COMPLETE THE FOLLOWING:
[A] In the passage on Arab-era Sicily, which city was the island's capital under the Byzantines?
[B] Extend the passage on water supply in Arab-era Palermo by writing what comes next after its final sentence.

PROVIDED TEXT:
──────────────────────────────
Architecture was also influenced. Today, it's easy to point to the "Norman-Arab"
style which led to the design of churches that looked like mosques, but
this was primarily a twelfth-century movement. Long before that time, the
Saracen Arabs planned entire cities based on patterns
popular in the Arab world. In practice, many of these developments reflected
engineering popular in Baghdad, Alexandria and elsewhere.
Irrigation and water supply systems were part of this. Aqueducts, of
course, had existed in Sicily since Roman times, if not earlier. Parts of a Roman aqueduct are still visible in the Sicilian town of Termini Imerese, for example, and the city of Rome was itself supplied water by a sophisticated series of aqueducts. The Arabs, however, expanded irrigation to the extent that
crops requiring more water than almonds, olives and hard wheat could now
be grown on a large scale. Cultivation of sugar cane, lemons, oranges and mulberries
became popular during the Arab period. But it was in the urban setting that
the greatest feats of construction were to be seen (actually "seen"
by a few, as these were often underground). Punic Palermo
could rely largely on its rivers for fresh water; this was no longer the
case in the greatly expanded city of the Arabs..
Under the Arabs, Bal'harm (Palermo) became the largest of Sicilian
cities. Indeed, it was the Arabs who made it the island's capital, which
under the Byzantines was Syracuse on the Ionian coast. Estimates of the expansive city's Saracen-era population vary widely,
but two hundred thousand is a reasonable figure. Water supply was obviously
an important problem in medieval Palermo, one of the largest European cities
of the tenth century.
The solution was a series of channels that brought water from springs
in the Monreale area into the city. A few of these springs --one of which
fed the Kemonia River-- still run under the old city today. Most of the
channels extended from the Baida and Altofonte districts, still known for
their mineral springs, across vast rural areas to the city. Under the Normans, these became vast royal parks and hunting grounds, and the water supply was still protected. A few of the surface
channels can still be seen in this area.
──────────────────────────────
PROVIDED DATA:

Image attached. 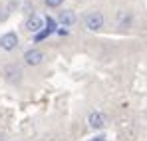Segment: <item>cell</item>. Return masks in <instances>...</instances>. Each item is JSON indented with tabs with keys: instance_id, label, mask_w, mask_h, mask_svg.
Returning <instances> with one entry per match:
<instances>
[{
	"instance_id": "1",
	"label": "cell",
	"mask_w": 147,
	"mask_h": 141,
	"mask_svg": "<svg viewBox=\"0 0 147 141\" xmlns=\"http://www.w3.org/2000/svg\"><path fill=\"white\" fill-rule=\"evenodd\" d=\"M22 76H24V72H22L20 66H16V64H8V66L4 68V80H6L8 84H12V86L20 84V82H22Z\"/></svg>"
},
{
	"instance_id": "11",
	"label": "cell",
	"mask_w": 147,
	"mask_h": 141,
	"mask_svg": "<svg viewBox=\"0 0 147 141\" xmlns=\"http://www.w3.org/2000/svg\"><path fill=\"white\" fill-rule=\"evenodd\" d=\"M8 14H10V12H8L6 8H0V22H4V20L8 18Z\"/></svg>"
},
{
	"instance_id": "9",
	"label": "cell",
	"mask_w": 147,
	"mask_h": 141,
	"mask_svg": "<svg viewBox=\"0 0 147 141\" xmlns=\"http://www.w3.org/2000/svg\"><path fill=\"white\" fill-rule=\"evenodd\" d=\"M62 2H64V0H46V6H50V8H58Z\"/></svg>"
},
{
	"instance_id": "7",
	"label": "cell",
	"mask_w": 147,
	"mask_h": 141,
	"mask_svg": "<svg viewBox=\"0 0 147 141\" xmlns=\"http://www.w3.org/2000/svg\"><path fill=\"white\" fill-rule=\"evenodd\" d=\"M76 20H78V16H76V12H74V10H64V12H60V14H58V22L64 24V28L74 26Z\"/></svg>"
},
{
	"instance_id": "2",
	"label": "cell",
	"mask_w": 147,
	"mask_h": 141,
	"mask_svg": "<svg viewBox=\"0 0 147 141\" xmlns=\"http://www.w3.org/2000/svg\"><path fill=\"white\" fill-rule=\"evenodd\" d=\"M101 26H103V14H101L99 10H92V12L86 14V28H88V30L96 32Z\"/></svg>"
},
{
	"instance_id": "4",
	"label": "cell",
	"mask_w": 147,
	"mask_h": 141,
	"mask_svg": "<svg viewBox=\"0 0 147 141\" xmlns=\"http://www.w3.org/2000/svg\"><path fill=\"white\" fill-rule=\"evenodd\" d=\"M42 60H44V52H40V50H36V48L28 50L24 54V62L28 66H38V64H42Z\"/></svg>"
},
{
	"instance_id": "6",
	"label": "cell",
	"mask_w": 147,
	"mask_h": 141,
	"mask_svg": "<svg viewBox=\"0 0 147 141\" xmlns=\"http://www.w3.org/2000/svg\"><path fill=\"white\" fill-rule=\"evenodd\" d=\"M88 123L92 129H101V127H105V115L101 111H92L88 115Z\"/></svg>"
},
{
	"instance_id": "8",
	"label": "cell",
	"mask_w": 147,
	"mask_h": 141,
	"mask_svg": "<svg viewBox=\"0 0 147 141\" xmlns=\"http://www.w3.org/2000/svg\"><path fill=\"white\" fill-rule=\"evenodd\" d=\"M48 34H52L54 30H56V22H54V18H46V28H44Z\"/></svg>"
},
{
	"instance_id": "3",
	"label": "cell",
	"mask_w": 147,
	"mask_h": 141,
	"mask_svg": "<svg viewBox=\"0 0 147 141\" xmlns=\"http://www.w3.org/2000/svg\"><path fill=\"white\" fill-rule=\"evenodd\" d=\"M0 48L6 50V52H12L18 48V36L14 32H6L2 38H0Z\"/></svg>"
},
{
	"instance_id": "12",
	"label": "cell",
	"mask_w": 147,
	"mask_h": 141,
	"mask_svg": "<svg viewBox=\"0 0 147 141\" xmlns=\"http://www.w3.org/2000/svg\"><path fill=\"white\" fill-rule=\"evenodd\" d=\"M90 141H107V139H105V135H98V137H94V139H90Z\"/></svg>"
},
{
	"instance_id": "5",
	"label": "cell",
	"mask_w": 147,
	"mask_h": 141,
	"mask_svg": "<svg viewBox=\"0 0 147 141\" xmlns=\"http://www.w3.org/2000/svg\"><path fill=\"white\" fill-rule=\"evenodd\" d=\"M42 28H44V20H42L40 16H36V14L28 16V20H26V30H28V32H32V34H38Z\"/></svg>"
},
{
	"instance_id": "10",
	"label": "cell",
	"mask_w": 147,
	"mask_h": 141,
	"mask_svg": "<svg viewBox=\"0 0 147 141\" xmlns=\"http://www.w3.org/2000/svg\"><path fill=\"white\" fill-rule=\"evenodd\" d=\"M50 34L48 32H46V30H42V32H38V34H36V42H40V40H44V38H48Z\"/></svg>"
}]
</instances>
──────────────────────────────
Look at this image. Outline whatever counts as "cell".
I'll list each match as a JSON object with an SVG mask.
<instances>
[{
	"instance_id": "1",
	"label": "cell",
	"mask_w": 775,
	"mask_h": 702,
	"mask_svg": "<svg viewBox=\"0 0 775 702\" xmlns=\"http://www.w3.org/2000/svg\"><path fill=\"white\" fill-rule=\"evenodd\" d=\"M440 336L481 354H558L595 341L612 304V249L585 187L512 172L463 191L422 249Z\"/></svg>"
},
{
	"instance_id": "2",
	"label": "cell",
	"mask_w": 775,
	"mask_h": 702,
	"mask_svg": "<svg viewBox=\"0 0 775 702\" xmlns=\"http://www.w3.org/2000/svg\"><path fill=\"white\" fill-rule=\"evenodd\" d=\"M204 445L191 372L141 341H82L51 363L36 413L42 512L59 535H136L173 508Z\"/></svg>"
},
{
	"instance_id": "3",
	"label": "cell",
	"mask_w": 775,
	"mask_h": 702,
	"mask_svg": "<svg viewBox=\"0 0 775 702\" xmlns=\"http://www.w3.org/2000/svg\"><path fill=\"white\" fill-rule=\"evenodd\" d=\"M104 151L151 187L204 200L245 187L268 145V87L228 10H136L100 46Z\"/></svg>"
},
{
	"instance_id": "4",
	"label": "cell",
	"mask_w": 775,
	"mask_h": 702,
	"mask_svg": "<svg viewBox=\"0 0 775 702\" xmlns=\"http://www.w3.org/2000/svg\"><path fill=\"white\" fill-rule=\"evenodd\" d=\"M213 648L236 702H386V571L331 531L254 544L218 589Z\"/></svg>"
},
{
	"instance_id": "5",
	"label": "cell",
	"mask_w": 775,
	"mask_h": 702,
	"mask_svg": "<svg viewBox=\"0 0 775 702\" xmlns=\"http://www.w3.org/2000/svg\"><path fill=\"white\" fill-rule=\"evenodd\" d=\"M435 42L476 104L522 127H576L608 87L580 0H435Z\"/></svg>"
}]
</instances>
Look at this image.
──────────────────────────────
THE REPLIES:
[A] Syracuse, on the Ionian coast.

[B]
In the city, the channels were constructed far underground. This was
practical to avoid the potential contamination of above-ground networks,
and for convenience, but it was also necessary for the channels to become
gradually deeper to permit gravity-based water flow --the same principle
employed in the Romans' aqueducts. The Arabs used the term kanat
(qanat) to describe these channels, and several still exist today in the
area between the royal palace and the Quattro Canti. Thee network was greatly expanded in the time of Roger II, and Abdullah al Idrisi mentioned it in his descriptions of Palermo. In fact, fresh water
still flows through some of the channels. Several were still in use well into the
sixteenth century, long after the Arabs had melded into the general Sicilian
population. The Arabs' descendants may have forgotten about their medieval
ancestors, and even modified many Norman-Arab buildings beyond recognition,
but the kanats survived. It has even been suggested that the Beati Paoli might have used some of the subterranean passages to mysteriously vanish into the night.
What is remarkable is how little the fundamental principles of this kind
of engineering have changed over the centuries. The materials are different,
but while flow mechanics have remained constant, gravity-fed systems are
no longer the only approach to designing water delivery systems.
Unfortunately, efforts to open the kanats to guided tours have not proven
entirely successful, but the existence of such passages reminds us that
many of Bal'harm's secrets are yet to be revealed.